Legal Infrastructures of Mass Incarceration: Political Economy and Penal Expansion
Keywords:
Mass incarceration, legal infrastructure, political economy, penal expansion, privatization, criminal justice reform, carceral state, public-private partnershipsAbstract
This article explores how legal infrastructures, shaped by political economy, structurally support and legitimize mass incarceration in the United States. Using a scientific narrative review and descriptive analysis method, this study examines scholarly literature, legal documents, and policy texts published between 2021 and 2025. Sources were selected for their focus on the intersection of legal systems, carceral expansion, and economic incentives. The study draws from interdisciplinary fields including critical legal studies, criminology, and economic sociology to analyze how legal frameworks have evolved to sustain mass incarceration.
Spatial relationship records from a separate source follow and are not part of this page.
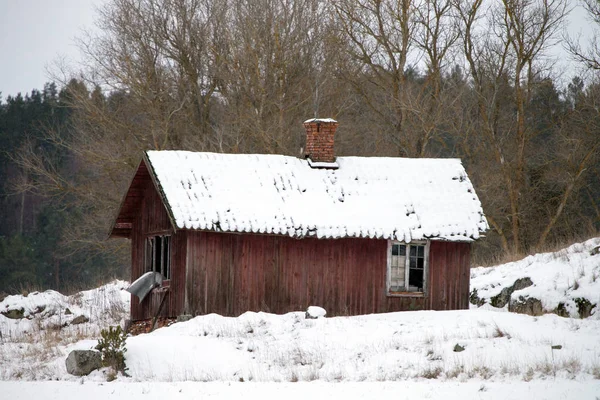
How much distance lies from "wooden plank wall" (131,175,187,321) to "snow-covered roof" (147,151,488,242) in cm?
104

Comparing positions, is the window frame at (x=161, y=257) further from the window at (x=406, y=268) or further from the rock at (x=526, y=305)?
the rock at (x=526, y=305)

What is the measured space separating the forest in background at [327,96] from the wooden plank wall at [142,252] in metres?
8.42

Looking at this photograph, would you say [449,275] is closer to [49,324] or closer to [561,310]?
[561,310]

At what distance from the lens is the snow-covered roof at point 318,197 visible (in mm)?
20375

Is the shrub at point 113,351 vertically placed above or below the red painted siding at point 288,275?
below

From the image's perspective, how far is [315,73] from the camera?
3400cm

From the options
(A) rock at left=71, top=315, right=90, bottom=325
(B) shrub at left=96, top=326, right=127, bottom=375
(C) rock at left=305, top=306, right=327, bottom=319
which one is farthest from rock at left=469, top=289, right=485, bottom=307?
(B) shrub at left=96, top=326, right=127, bottom=375

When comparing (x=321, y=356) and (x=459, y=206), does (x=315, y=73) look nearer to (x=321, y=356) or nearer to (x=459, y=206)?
(x=459, y=206)

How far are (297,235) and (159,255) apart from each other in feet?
14.4

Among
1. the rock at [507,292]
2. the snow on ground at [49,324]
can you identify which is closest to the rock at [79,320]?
the snow on ground at [49,324]

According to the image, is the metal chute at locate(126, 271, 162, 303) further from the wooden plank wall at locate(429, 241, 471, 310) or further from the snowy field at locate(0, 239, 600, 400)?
the wooden plank wall at locate(429, 241, 471, 310)

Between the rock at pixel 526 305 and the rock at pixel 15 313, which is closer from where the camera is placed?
the rock at pixel 526 305

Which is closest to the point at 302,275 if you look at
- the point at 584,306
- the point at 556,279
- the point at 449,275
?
the point at 449,275

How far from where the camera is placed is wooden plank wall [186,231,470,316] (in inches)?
805
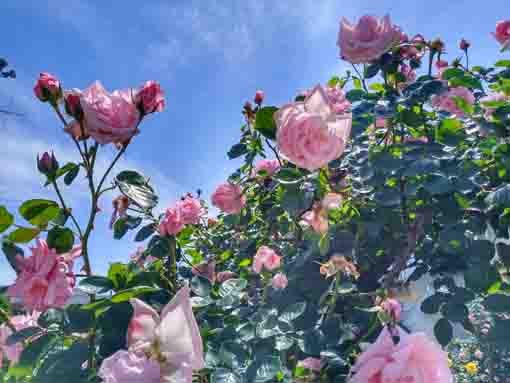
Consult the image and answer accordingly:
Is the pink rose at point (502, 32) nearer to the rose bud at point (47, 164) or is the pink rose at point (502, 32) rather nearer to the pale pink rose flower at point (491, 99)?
the pale pink rose flower at point (491, 99)

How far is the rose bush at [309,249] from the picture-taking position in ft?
2.67

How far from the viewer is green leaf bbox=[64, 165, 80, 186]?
95cm

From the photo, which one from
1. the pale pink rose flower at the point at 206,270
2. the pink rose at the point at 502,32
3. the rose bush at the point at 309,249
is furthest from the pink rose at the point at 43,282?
the pink rose at the point at 502,32

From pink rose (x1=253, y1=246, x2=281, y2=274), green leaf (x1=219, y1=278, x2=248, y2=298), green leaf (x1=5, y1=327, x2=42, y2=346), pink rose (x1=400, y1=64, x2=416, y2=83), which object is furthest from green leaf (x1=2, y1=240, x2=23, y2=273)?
pink rose (x1=400, y1=64, x2=416, y2=83)

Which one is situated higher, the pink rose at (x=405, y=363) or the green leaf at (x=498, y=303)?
the green leaf at (x=498, y=303)

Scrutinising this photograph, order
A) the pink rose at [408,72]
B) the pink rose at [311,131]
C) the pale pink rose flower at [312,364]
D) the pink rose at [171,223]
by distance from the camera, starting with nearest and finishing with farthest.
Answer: the pink rose at [311,131], the pale pink rose flower at [312,364], the pink rose at [171,223], the pink rose at [408,72]

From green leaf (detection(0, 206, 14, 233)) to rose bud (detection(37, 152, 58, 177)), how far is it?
0.10 metres

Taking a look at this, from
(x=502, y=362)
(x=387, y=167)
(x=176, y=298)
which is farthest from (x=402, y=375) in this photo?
(x=502, y=362)

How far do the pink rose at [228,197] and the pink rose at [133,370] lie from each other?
1039 mm

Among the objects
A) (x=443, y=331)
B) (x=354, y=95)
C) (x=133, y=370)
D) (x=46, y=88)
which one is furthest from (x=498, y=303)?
(x=46, y=88)

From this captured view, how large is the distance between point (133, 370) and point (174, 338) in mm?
66

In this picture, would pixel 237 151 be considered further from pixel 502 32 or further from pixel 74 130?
pixel 502 32

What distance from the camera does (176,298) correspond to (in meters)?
0.65

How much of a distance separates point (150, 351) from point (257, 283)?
1.45 meters
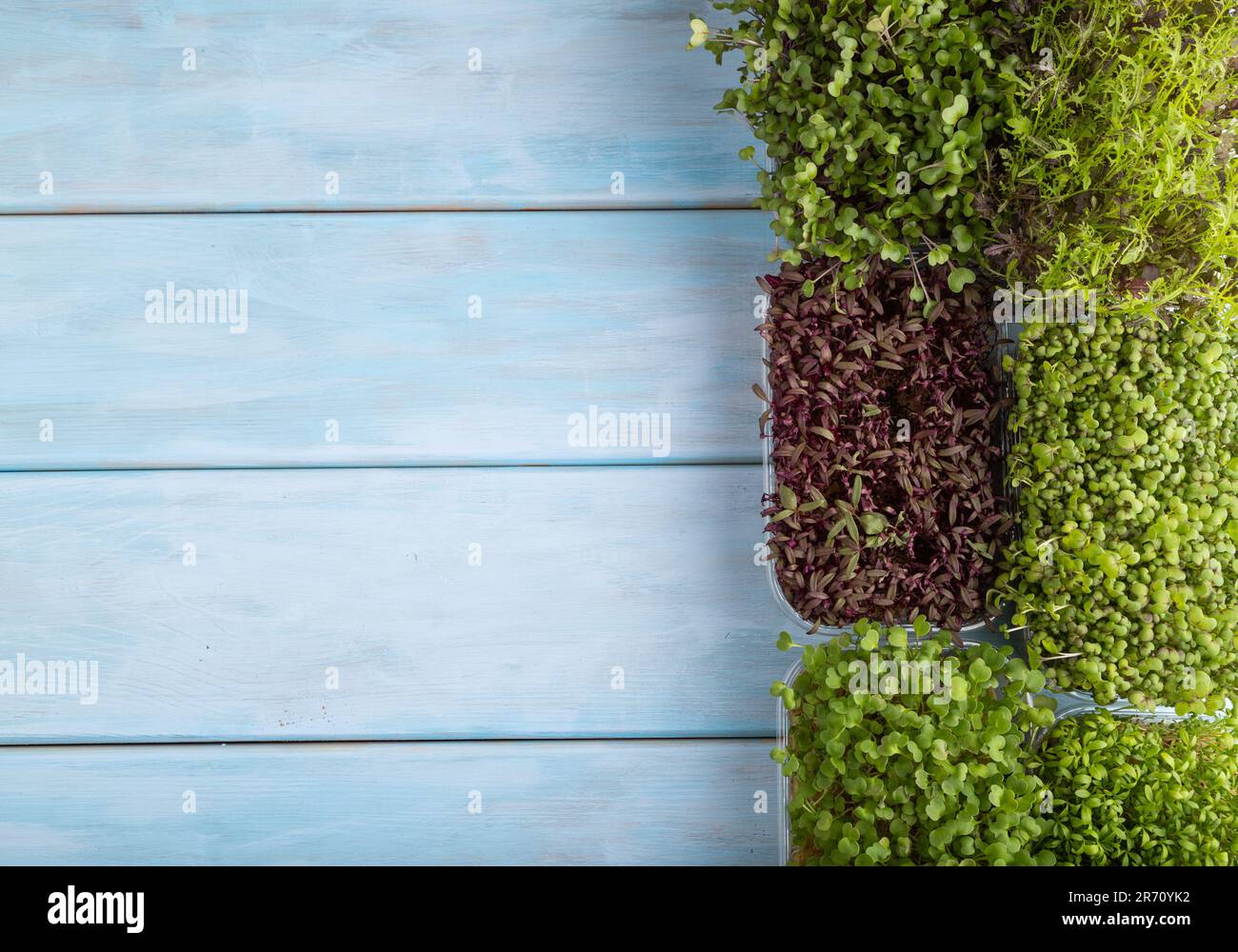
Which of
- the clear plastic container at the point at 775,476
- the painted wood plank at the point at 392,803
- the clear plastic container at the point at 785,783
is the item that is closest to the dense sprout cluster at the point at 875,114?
the clear plastic container at the point at 775,476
The review identifies a complex legal architecture—including statutes, court decisions, administrative routines, and bureaucratic procedures—that facilitates the growth of incarceration. Key findings reveal that legal mechanisms such as mandatory minimums, plea bargaining, parole revocation, and risk assessments operate systematically to entrench penal expansion. Moreover, public-private partnerships, lobbying, campaign financing, and procurement laws embed profit motives within legal frameworks, turning punishment into a commodified enterprise. While reform efforts such as bail reform and sentencing revisions have emerged, they often remain constrained by the broader legal and political-economic system. Legal infrastructures are not merely reactive to crime but are central instruments in the construction and maintenance of the carceral state. Addressing mass incarceration requires dismantling these legal foundations and reimagining justice systems that prioritize equity, dignity, and social well-being over punishment.